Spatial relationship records
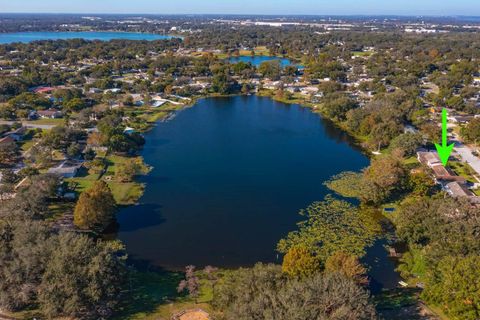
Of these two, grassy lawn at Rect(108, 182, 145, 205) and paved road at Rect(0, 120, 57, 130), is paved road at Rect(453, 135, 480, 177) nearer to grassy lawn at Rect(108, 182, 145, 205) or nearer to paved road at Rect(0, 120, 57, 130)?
grassy lawn at Rect(108, 182, 145, 205)

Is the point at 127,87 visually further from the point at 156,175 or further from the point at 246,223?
the point at 246,223

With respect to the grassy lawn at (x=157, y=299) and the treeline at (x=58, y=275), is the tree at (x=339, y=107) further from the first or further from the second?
the treeline at (x=58, y=275)

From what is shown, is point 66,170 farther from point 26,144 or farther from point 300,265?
point 300,265

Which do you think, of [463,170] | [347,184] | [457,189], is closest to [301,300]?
[347,184]

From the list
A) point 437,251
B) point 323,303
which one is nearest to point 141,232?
point 323,303

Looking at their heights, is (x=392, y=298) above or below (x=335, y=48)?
below

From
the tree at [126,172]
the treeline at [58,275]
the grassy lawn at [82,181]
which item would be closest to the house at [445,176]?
the tree at [126,172]
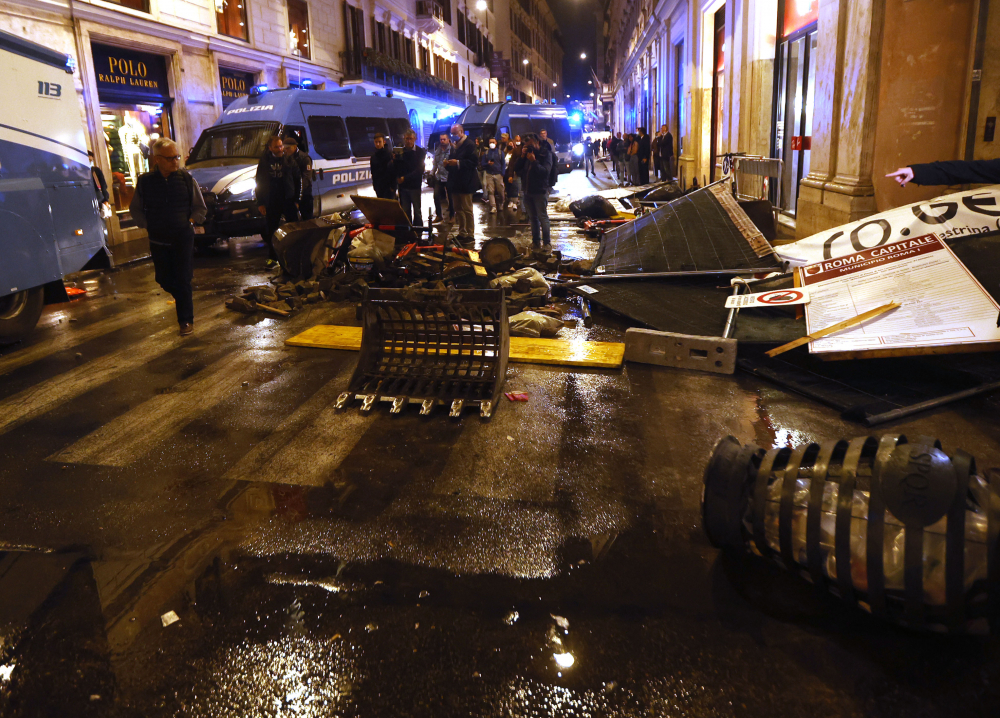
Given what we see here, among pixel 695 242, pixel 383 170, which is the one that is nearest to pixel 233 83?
pixel 383 170

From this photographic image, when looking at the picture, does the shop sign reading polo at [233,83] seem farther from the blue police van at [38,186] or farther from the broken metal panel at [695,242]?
the broken metal panel at [695,242]

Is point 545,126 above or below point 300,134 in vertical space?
above

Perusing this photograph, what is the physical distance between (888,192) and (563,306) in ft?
14.3

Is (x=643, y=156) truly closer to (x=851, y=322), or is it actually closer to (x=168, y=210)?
(x=168, y=210)

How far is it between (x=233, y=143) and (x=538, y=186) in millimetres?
6536

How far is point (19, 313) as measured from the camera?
7117mm

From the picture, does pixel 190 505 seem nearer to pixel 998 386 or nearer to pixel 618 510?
pixel 618 510

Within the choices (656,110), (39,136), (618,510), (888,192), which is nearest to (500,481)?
(618,510)

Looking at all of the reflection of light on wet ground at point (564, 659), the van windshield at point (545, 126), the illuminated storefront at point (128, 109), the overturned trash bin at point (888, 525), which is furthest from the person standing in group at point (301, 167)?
the van windshield at point (545, 126)

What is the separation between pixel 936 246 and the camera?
5.39 m

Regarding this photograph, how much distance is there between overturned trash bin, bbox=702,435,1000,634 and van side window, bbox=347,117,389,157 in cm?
1529

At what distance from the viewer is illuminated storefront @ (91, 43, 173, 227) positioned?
1646 centimetres

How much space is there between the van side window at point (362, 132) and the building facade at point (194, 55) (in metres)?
5.18

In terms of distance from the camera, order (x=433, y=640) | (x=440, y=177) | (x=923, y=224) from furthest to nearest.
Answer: (x=440, y=177), (x=923, y=224), (x=433, y=640)
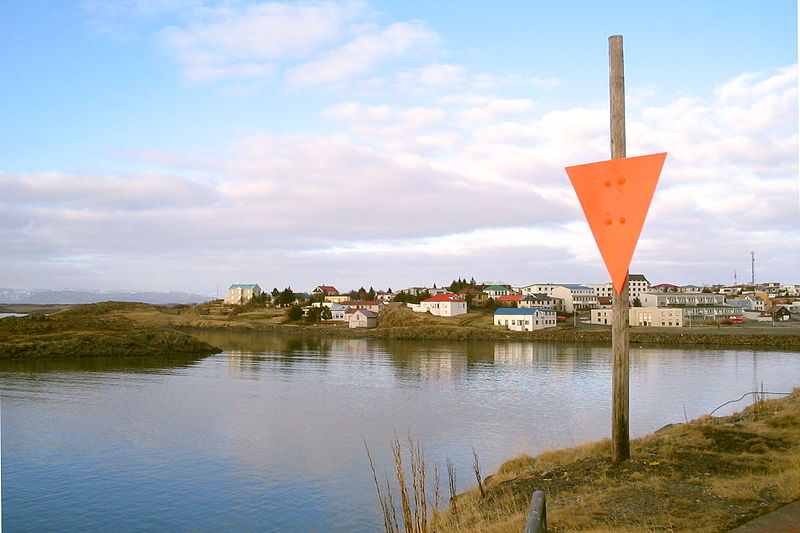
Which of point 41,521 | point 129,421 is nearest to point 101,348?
point 129,421

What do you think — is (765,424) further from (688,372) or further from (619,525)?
(688,372)

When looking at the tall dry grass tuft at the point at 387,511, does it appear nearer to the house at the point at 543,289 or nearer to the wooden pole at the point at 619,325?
the wooden pole at the point at 619,325

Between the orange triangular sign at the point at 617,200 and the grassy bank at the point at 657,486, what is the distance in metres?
2.87

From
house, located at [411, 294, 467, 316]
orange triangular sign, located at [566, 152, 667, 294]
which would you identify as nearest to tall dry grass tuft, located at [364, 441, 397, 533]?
orange triangular sign, located at [566, 152, 667, 294]

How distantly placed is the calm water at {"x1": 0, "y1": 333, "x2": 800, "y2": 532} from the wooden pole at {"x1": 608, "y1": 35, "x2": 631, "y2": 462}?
5.23 m

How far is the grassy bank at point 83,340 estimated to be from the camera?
44.5 meters

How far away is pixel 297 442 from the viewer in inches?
719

__Directions for this task__: Reproduce, word for word, the lines of the material from the line with "Perusing this photograph, what" to the line with "1646 centimetres", including both of those lines.

__Full output__:
Perusing this photograph, what is the physical distance between (888,192) and (563,306) in ft?
14.3

Is (x=643, y=156) truly closer to (x=851, y=322), or is it actually closer to (x=168, y=210)?
(x=168, y=210)

How far is it between (x=233, y=143) and (x=538, y=186) in millimetres?
6536

How far is point (19, 313) as measured from the camera?
7117mm

From the picture, does pixel 190 505 seem nearer to pixel 998 386 or nearer to pixel 618 510?
pixel 618 510

Within the choices (656,110), (39,136), (618,510), (888,192), which is nearest to (500,481)?
(618,510)

Looking at all of the reflection of light on wet ground at point (564, 659), the van windshield at point (545, 126), the illuminated storefront at point (128, 109), the overturned trash bin at point (888, 525), which is furthest from the person standing in group at point (301, 167)?
the van windshield at point (545, 126)

What is the separation between pixel 936 246 and the camera?
5.39 m

Regarding this photograph, how much distance is there between overturned trash bin, bbox=702,435,1000,634 and van side window, bbox=347,117,389,157 in cm?
1529

At what distance from the viewer is illuminated storefront @ (91, 43, 173, 227) positioned?
1646 centimetres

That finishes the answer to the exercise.